How much research have you done on DDR German Shepherds? What kind of training do you plan to do with him? Will he be your first Shepherd?

Read this thread as well if you haven't already:
http://www.germanshepherds.com/forum/bloodlines-pedigrees/155892-i-want-dark-black-sable-ddr.html


----------



## suzzyq01 (Feb 15, 2011)

DDR dogs are normally (using this loosely) lower drive, slowly maturing dogs that are a bit larger than their relative counterparts. 

The personality and GSD traits remain basically the same as GSD derived from other parts of the world. DDR is only where the dogs lineage was derived from (place of birth is the former Deutsches Demokratische Republik)
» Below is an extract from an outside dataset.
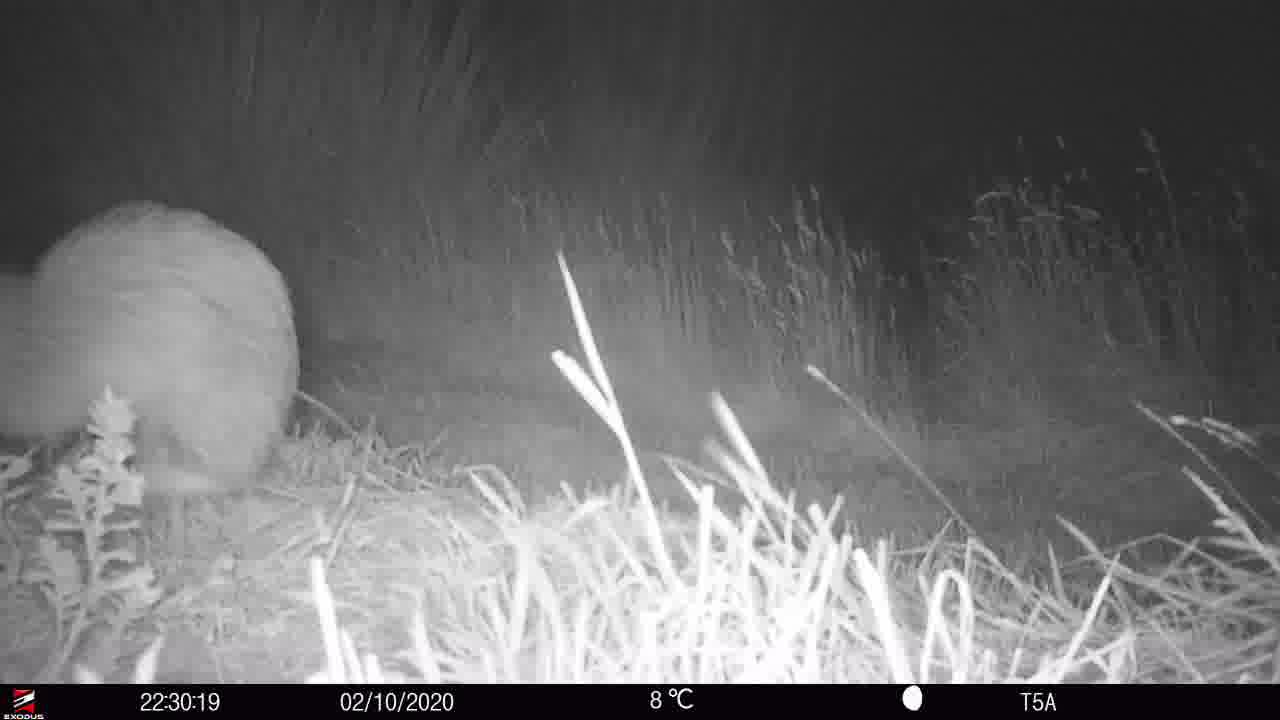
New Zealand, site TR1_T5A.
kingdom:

www.ddrlegends.com :: Where the REAL Working Dogs Unite

German Shepherd Dog Photos and information for Breed Types and Characteristics


----------



## ^gsds4+ (Jun 14, 2011)

*Ddr = bff*



suzzyq01 said:


> DDR dogs are normally (using this loosely) lower drive, slowly maturing dogs that are a bit larger than their relative counterparts.
> 
> The personality and GSD traits remain basically the same as GSD derived from other parts of the world. DDR is only where the dogs lineage was derived from (place of birth is the former Deutsches Demokratische Republik)
> 
> ...


Yes, I thought someone might fess up to me about there being no innate differences between DDR doggies and their canine counterparts. But you know how folks like to brag on their dogs, and the Germans are a very proud people. But they do make very fine automobiles, motorcycles, etc., are extremely industrious, and are sticklers for perfection. So when East Germany threw up the Berlin Wall, operating and refining their breeding program for forty years...well, some AWESOME dogs had to come out of that.
As for size, I've read that the larger dogs are a wash in Schutszund agility trials. This may be exactly what I need as yet another factor in ensuring my dog can be successfully and safely (for himself and others) confined until exercise time (please see my thread, "Containing the Beast") If he's too heavy to climb the fence, then this could save him from the busy highway out front of the house! Just check out this 'lil squirt:


----------



## VomBlack (May 23, 2009)

^gsds4+ said:


> As for size, I've read that the larger dogs are a wash in Schutszund agility trials. This may be exactly what I need as yet another factor in ensuring my dog can be successfully and safely (for himself and others) confined until exercise time (please see my thread, "Containing the Beast") If he's too heavy to climb the fence, then this could save him from the busy highway out front of the house!http://www.youtube.com/watch?v=j2RIGgyNDm8&NR=1


Instead of trying to bank on getting a dog that is too large to jump a fence (?) why don't you focus on either training your dog or creating a secure kennel/area where you wouldn't need to worry about it getting hit by a car while it's left outside in the yard unattended? Maybe i'm misunderstanding something here.


----------



## vat (Jul 23, 2010)

I am missing something here. I read your other post, it did not sound like the dog was going to be part of the family but left to live outside. If you truly want your GSD to be social and part of the family then he needs to be able to live with the family. JMO.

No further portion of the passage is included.